読解用本文 »
-------------------------

永岡国務大臣 小中高等学校で不登校の児童生徒が約三十万人、本当に過去最多となっております。こういうことを踏まえましてCOCOLOプランというものを取りまとめたわけでございますが、具体的には、不登校の児童生徒全ての学びの場を確保し、学びたいと思ったときに学べる環境を整えること、そして、心の小さなSOSを見逃さずに、チーム学校で支援をすること、そして、学校の風土の見える化を通して、学校をみんなが安心して学べる場所にすることを盛り込んでおりまして、運用改善等で速やかに取り組んでいただきたいということについては既に通知を発出しておりまして、各学校の設置者等に取組の要請をしたところでございます。

 また、学校内の支援スタッフの配置につきましては、委員おっしゃいますように、スクールカウンセラー、スクールソーシャルワーカーの重点配置や学習指導員等の支援スタッフの配置の支援を行っております。あわせまして、教員につきましても、生徒指導等のための加配定数を措置しているところでございます。

 引き続きまして、各教育委員会等に対して、学校内の支援スタッフの配置等についてしっかりと支援をしてまいりたい、そう考えております。

堀場委員 ということは、今の大臣は、人員配置は足りていないという認識を持たれているということでよろしいですか。

永岡国務大臣 まだまだ必要かと、そういうふうには感じております。

堀場委員 ありがとうございます。

 やはり、学校現場に足りないという認識をしっかりと大臣が持ってくださっているということを、今しっかりと明言していただいたんだろうなというふうに思っています。

 その次に、いじめの定義と認知と対応について質問をさせていただきたいと思います。

 実は、いじめの定義というのは変化をしてきていると思っています。主には平成十八年と平成二十五年というところで変化があると思っているんですけれども、そこの変化の部分と、その理解を促進する、これについて、政府参考人の方、お願いしてもいいですか。

藤原政府参考人 お答えいたします。

-------------------------

提供情報 »

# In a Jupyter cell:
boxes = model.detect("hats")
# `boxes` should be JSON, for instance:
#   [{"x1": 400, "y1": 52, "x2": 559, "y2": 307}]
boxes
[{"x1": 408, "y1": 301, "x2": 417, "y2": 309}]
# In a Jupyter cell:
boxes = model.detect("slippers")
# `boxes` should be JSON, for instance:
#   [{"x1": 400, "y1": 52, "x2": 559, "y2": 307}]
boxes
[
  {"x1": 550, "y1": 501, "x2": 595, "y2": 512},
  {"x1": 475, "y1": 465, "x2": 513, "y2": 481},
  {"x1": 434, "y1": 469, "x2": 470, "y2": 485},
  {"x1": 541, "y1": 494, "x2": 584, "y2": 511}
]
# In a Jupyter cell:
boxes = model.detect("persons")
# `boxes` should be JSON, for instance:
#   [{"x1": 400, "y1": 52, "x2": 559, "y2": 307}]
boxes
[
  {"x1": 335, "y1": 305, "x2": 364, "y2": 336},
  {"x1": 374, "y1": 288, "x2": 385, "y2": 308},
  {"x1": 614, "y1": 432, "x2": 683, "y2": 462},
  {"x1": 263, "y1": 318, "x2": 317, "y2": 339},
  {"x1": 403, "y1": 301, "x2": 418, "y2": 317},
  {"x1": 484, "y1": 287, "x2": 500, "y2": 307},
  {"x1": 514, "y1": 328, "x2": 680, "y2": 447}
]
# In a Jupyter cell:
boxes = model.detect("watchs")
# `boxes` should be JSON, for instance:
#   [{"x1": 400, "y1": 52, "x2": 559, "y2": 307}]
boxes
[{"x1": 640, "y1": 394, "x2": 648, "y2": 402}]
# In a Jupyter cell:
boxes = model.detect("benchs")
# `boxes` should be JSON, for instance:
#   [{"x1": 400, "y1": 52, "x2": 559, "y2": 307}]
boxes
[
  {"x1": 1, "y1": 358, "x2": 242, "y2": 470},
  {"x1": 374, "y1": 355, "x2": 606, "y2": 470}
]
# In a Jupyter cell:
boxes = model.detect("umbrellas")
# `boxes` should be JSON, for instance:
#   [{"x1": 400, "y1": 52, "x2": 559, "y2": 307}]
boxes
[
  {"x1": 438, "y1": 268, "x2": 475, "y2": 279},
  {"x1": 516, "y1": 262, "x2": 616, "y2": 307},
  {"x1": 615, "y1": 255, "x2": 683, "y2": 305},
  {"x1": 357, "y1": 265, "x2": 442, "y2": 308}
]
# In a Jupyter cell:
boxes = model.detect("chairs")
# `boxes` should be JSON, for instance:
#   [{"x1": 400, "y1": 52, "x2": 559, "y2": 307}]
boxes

-------------------------

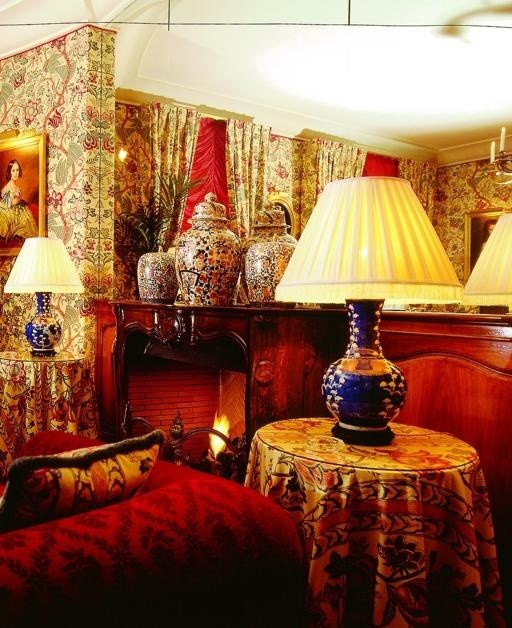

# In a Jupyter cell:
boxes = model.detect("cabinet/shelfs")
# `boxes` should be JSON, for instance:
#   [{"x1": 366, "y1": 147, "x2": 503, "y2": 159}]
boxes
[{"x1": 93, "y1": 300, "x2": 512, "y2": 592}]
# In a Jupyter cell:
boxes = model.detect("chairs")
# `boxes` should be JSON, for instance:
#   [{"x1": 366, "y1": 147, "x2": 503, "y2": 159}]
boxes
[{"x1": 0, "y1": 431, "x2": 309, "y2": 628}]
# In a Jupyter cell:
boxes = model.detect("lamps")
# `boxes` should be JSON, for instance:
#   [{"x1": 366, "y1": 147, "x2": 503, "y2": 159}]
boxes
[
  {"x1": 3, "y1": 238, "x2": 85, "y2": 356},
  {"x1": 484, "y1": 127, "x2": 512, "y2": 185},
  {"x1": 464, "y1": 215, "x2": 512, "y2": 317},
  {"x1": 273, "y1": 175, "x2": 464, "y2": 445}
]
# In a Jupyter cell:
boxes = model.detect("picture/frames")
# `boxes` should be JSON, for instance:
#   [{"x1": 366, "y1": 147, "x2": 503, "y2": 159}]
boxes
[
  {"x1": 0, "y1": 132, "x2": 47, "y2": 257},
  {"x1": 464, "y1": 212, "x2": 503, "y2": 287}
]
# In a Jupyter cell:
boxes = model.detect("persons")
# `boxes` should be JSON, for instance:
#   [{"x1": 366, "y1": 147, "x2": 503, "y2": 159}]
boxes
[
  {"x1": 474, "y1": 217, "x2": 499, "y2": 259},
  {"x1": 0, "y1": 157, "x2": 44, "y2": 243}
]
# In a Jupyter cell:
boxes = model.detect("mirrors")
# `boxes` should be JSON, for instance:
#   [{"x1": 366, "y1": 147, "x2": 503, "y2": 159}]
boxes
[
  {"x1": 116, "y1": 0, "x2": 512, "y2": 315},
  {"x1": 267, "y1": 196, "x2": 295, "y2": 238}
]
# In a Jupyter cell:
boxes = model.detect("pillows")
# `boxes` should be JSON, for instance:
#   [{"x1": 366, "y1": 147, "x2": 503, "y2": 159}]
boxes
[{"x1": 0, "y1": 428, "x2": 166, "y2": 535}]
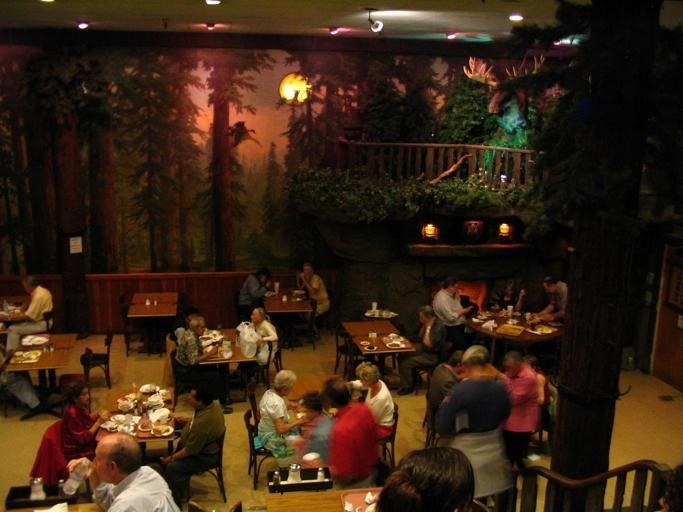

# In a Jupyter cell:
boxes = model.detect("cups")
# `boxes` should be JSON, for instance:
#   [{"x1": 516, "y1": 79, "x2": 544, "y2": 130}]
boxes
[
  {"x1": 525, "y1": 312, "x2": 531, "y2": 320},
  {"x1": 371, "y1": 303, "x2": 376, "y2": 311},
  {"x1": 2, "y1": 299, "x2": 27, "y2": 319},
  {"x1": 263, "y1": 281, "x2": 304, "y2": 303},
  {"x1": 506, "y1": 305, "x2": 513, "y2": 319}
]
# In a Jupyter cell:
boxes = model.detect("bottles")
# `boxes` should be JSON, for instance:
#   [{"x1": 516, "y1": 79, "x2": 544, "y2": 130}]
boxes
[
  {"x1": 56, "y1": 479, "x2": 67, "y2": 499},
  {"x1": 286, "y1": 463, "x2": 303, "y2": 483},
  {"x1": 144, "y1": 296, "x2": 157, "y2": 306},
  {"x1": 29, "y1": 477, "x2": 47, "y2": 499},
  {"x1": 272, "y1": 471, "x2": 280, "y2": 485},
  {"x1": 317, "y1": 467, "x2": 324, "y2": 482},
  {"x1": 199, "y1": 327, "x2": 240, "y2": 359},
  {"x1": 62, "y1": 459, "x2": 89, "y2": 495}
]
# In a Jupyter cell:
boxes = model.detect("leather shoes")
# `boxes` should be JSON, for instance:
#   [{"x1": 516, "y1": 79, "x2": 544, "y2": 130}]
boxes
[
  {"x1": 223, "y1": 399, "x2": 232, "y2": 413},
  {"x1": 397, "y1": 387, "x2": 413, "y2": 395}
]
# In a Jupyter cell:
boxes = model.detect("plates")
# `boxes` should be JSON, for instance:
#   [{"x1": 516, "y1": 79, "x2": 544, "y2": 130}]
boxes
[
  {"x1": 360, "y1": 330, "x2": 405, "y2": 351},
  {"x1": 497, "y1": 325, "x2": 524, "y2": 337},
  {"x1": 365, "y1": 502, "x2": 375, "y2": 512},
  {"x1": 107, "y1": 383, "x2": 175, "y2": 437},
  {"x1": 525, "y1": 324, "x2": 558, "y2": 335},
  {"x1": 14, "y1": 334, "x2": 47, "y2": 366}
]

-------------------------

記述課題 »
不登校といじめをめぐる質疑の本文を、最後の一文の後から続けて書いてください。

課題への回答 »
 いじめ防止対策推進法の制定前は、文部科学省の調査におきまして、平成十七年度までの間でございますけれども、自分より弱い者に対して一方的に、身体的、心理的な攻撃を継続的に加え、相手が深刻な苦痛を感じているもの、このように定義をしていたところでございます。

 その後、平成十八年度に定義を見直しまして、いじめられた児童生徒の立場に立って、より適切にいじめの実態を把握するため、当該児童生徒が、一定の人間関係がある者から、心理的、物理的な攻撃を受けたことにより、精神的な苦痛を感じているものというふうに定義をし直したところでございます。

 その後、平成二十五年にいじめ防止対策推進法が施行されたわけでございますけれども、その際に、児童等に対して、当該児童等が在籍する学校に在籍している等一定の人間関係にある他の児童等が行う心理的又は物理的な影響を与える行為、括弧で、インターネットを通じて行われるものを含む、であって、当該行為の対象となった児童等が心身の苦痛を感じているもの、このような定義になったところでございます。

 文部科学省としては、これまでも、全国の都道府県教育委員会の生徒指導担当者等を対象とする研修会などでいじめの定義について周知をしてきたほか、保護者や地域向けにも、いじめの定義に関する資料を作成するなど、様々な機会を捉えて、法律に基づくいじめの定義の周知を図っているところでございます。

堀場委員 ありがとうございます。

 いじめの定義が変わってきているんですけれども、こういったことに対する社会全体の理解の促進が進んでいるのかなというのは、一つ疑問に思っているんですね。先ほどどなたかもおっしゃっていましたけれども、私たちの時代と今の教育は違うんだということ、それはもちろん、私の親の代からも違うんだということを私たちはもっと理解をして、変わっていっているんだということをもっと理解をしていただかないといけないかなというふうに思っています。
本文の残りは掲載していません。